Indian equity markets staged a strong recovery in the latest trading session, driven by declining crude oil prices and robust buying in banking, financial, and information technology stocks. The positive sentiment helped benchmark indices rebound sharply after recent weakness.
The BSE Sensex climbed as much as 989.69 points during intraday trading to touch 77,190.37 before ending the session 790.54 points higher at 76,991.22. The NSE Nifty 50 also posted solid gains, rising 197.55 points to close at 24,021.65.
Market participants welcomed easing geopolitical concerns in the Middle East and a further decline in global crude oil prices, both of which supported investor confidence. The recovery was further strengthened by gains in major banking and technology stocks.
Among the top performers on the Sensex were InterGlobe Aviation, Trent, Tech Mahindra, Bajaj Finance, ICICI Bank, Infosys, HDFC Bank, and Tata Consultancy Services. On the other hand, NTPC, Tata Steel, Maruti Suzuki, and Bharat Electronics ended the session lower.
Broader markets also participated in the rally, with the Nifty Midcap Index gaining 0.10% and the Nifty Smallcap Index advancing 0.40%.
Sector-wise, most indices ended in positive territory. Information technology and real estate stocks emerged as the biggest gainers, with both sectors rising around 2%. The private banking index also recorded a strong gain of nearly 1.8%, reflecting renewed investor interest in financial stocks.
Investor sentiment received an additional boost after a senior U.S. official indicated that India and the United States are close to finalizing a landmark bilateral trade agreement. The proposed deal is expected to open new opportunities for trade and investment between the two countries and could strengthen economic ties significantly.

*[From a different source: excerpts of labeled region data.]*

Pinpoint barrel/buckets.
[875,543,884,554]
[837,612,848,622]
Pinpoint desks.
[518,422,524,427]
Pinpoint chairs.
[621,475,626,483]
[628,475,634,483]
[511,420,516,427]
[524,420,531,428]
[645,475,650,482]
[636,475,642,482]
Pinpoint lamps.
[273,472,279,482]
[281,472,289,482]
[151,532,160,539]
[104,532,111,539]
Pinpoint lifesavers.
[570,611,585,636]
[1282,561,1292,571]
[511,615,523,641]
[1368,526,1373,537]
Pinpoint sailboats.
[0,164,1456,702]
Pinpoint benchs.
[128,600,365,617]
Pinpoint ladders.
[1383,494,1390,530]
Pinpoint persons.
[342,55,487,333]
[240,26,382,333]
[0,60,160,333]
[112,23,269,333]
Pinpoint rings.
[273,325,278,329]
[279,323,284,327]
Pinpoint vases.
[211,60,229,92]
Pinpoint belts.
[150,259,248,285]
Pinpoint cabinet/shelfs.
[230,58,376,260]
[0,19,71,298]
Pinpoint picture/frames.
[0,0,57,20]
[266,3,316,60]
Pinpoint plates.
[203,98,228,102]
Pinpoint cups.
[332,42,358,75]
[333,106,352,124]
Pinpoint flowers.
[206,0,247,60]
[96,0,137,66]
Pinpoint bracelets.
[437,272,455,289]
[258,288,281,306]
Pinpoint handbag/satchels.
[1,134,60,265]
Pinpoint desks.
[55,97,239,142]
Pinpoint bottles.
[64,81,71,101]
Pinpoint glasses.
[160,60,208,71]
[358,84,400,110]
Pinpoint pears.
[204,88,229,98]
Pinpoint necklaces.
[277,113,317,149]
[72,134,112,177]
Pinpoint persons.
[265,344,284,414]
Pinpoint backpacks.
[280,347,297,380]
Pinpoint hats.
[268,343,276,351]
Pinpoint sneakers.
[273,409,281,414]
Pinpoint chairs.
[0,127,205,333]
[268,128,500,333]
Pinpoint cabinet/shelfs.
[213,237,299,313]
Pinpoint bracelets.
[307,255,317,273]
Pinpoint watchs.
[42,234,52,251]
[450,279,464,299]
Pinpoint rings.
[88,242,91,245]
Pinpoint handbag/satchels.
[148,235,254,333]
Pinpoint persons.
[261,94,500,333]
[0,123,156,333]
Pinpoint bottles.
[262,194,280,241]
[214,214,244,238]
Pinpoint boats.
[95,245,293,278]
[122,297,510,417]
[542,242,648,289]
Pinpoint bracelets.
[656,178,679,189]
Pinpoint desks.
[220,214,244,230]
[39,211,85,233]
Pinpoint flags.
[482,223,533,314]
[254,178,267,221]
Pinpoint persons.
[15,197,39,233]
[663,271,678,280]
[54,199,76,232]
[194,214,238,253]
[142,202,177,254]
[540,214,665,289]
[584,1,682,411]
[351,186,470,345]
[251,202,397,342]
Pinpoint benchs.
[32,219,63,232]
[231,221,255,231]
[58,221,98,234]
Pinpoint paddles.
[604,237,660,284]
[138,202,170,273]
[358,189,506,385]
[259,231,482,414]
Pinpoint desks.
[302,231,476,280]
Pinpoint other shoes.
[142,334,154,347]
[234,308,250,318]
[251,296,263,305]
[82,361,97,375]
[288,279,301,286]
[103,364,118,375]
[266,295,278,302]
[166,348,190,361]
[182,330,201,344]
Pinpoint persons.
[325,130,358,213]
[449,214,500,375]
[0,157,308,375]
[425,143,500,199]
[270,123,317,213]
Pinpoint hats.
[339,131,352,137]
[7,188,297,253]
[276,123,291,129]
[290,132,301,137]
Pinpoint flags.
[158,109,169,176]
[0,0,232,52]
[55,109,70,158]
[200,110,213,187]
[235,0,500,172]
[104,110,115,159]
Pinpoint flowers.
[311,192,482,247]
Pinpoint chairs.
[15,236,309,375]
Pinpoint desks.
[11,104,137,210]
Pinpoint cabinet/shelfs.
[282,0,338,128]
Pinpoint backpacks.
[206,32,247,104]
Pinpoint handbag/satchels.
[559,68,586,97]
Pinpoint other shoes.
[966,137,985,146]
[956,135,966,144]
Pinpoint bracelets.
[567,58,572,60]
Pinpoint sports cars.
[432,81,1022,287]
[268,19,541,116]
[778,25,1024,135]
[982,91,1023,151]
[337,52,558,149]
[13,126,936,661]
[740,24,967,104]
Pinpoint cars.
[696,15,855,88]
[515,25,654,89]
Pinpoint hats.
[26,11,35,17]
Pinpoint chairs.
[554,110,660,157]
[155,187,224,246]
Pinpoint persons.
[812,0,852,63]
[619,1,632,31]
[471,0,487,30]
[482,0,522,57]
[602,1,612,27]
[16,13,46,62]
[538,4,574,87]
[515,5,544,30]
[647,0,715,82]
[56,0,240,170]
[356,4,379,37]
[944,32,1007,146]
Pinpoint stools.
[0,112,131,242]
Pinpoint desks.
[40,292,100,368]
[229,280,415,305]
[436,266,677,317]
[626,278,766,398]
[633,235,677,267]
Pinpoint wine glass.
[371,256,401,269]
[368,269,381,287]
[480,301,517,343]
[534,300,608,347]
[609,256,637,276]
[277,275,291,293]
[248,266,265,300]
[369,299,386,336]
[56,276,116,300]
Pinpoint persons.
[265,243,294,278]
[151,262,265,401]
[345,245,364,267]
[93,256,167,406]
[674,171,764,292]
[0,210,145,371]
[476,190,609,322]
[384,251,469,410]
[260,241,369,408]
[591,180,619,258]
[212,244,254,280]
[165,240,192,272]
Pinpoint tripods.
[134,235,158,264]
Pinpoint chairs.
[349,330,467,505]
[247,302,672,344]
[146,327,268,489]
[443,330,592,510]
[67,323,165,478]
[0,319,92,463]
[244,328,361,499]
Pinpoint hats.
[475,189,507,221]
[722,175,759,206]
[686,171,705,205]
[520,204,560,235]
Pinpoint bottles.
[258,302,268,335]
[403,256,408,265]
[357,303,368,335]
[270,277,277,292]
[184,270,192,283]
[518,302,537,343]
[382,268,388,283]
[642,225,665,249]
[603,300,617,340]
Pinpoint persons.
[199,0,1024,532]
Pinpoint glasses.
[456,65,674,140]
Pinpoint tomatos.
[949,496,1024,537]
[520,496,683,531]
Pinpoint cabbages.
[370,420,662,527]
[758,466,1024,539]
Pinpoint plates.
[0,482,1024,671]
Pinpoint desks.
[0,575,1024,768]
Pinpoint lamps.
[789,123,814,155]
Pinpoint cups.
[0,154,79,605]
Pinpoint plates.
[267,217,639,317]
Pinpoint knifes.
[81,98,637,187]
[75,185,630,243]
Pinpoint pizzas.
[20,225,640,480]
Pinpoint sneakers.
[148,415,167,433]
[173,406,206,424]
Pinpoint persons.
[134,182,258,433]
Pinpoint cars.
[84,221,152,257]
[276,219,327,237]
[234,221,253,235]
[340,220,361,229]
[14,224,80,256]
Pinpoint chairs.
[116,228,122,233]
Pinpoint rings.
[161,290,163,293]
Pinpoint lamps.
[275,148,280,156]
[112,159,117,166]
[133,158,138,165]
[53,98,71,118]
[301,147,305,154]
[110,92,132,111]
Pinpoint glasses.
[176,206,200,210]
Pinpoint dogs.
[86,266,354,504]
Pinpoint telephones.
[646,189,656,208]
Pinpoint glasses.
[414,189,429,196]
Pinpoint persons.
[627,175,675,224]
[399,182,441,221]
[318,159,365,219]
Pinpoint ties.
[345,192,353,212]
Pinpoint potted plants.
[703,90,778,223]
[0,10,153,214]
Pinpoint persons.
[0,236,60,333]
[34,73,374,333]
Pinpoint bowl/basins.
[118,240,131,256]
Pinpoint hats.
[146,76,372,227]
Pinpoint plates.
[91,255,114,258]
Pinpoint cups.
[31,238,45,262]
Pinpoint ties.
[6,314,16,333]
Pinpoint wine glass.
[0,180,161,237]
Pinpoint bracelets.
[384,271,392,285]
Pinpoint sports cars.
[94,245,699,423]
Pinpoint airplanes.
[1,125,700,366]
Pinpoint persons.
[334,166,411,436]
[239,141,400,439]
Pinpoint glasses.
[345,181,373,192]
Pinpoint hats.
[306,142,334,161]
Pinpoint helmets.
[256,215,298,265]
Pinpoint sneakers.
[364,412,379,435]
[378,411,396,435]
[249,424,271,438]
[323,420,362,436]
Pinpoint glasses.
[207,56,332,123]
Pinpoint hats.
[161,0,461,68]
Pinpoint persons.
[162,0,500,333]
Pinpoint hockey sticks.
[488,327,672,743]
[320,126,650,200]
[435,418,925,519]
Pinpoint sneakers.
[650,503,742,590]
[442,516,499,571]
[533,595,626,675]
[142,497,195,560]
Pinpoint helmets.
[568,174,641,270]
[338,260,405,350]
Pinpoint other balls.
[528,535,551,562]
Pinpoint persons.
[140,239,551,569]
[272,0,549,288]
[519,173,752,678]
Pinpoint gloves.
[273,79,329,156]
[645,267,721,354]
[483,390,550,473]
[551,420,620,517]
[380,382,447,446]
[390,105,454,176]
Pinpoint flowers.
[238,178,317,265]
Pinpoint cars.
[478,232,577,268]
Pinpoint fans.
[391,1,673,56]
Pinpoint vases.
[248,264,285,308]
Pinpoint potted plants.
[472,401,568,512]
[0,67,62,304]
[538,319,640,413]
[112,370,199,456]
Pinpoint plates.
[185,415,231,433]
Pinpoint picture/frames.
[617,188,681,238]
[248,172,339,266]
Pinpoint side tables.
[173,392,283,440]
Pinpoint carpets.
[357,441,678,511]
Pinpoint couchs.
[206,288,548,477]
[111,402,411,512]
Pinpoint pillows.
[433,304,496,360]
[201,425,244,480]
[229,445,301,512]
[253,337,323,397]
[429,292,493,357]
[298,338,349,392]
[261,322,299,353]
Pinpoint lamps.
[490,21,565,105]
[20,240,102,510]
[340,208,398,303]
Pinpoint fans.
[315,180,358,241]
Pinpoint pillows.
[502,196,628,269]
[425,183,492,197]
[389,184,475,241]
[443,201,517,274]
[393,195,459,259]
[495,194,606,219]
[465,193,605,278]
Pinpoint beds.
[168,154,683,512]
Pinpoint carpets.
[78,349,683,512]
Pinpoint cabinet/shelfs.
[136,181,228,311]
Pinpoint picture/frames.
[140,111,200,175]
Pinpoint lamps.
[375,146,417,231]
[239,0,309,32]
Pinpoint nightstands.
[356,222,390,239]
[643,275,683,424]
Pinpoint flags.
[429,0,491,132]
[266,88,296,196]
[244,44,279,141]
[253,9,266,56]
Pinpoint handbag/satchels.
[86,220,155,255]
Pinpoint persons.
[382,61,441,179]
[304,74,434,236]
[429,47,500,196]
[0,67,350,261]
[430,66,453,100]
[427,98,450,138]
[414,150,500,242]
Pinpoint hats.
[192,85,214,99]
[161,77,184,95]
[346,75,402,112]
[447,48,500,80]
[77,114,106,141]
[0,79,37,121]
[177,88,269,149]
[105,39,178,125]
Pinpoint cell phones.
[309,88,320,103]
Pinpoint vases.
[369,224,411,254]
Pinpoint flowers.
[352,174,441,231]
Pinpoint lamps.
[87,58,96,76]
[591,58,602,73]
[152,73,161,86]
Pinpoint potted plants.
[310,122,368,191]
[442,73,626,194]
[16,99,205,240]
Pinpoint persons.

Asian markets also witnessed a recovery after recent weakness. South Korea’s Kospi Index rebounded more than 3%, while China’s Shanghai SSE Composite Index and Hong Kong’s Hang Seng Index ended higher. Japan’s Nikkei 225, however, closed in negative territory.
European markets traded on a mixed note, while U.S. markets had ended sharply lower in the previous session. The Nasdaq Composite fell 2.21%, and the S&P 500 declined 1.44%, reflecting concerns in global technology shares.
According to exchange data, Foreign Institutional Investors (FIIs) remained net buyers, purchasing equities worth ₹17.86 crore during the previous trading session.
The rally was also reflected in individual stock performances, with more than 140 companies touching their 52-week highs on the Bombay Stock Exchange. Notable names included KPR Mill, Aether Industries, Caplin Point Laboratories, Welspun Living, FSN E-Commerce Ventures, Apar Industries, Aurobindo Pharma, Zydus Lifesciences, Gujarat Fluorochemicals, and Laurus Labs.
Meanwhile, global crude oil prices continued to ease, with Brent crude declining 1.69% to $75.78 per barrel. Lower oil prices are generally favorable for India's economy, helping reduce import costs and inflationary pressures.
The combination of falling crude prices, renewed buying in banking and IT stocks, positive trade-related developments, and stable foreign investment flows helped Indian markets post a strong rebound, restoring confidence among investors after recent volatility.